→ **Task to carry out**
From the data that follows, copy every line holding the string "site".

(Dataset items)
★ ★ ★

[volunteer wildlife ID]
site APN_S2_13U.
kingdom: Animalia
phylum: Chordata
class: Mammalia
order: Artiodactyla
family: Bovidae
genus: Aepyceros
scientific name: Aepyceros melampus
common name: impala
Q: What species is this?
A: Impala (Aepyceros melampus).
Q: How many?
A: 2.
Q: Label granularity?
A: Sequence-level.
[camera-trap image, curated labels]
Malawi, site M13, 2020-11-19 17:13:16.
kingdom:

★ ★ ★

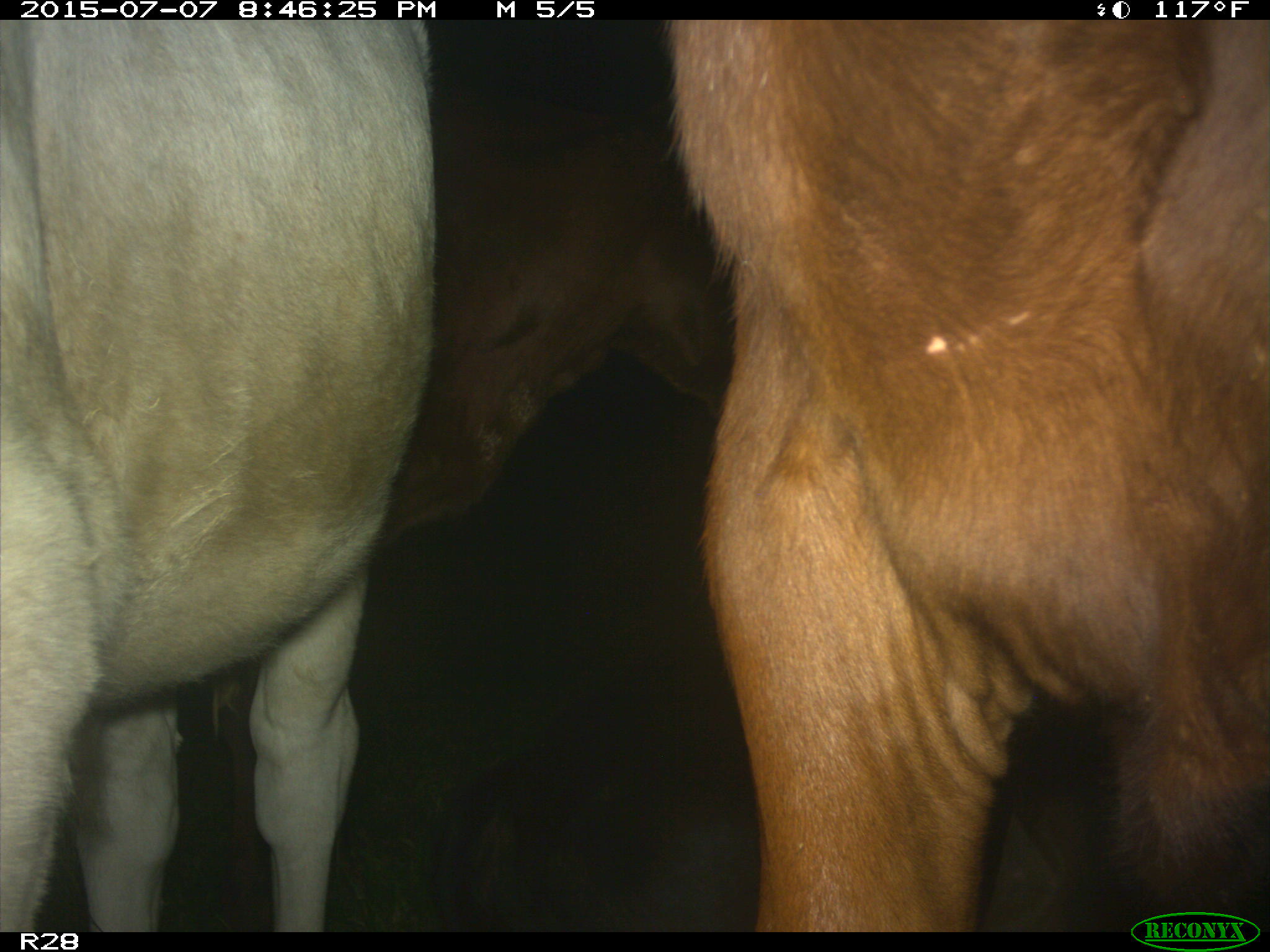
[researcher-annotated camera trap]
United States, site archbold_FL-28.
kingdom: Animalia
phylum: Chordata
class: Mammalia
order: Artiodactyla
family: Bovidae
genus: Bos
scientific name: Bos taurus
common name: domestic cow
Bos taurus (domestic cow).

★ ★ ★

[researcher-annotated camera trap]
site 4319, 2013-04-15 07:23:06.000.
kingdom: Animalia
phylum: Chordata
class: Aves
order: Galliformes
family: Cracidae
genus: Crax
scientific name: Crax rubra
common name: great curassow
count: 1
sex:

★ ★ ★

→ **Response for this exercise**
site APN_S2_13U.
Malawi, site M13, 2020-11-19 17:13:16.
United States, site archbold_FL-28.
site 4319, 2013-04-15 07:23:06.000.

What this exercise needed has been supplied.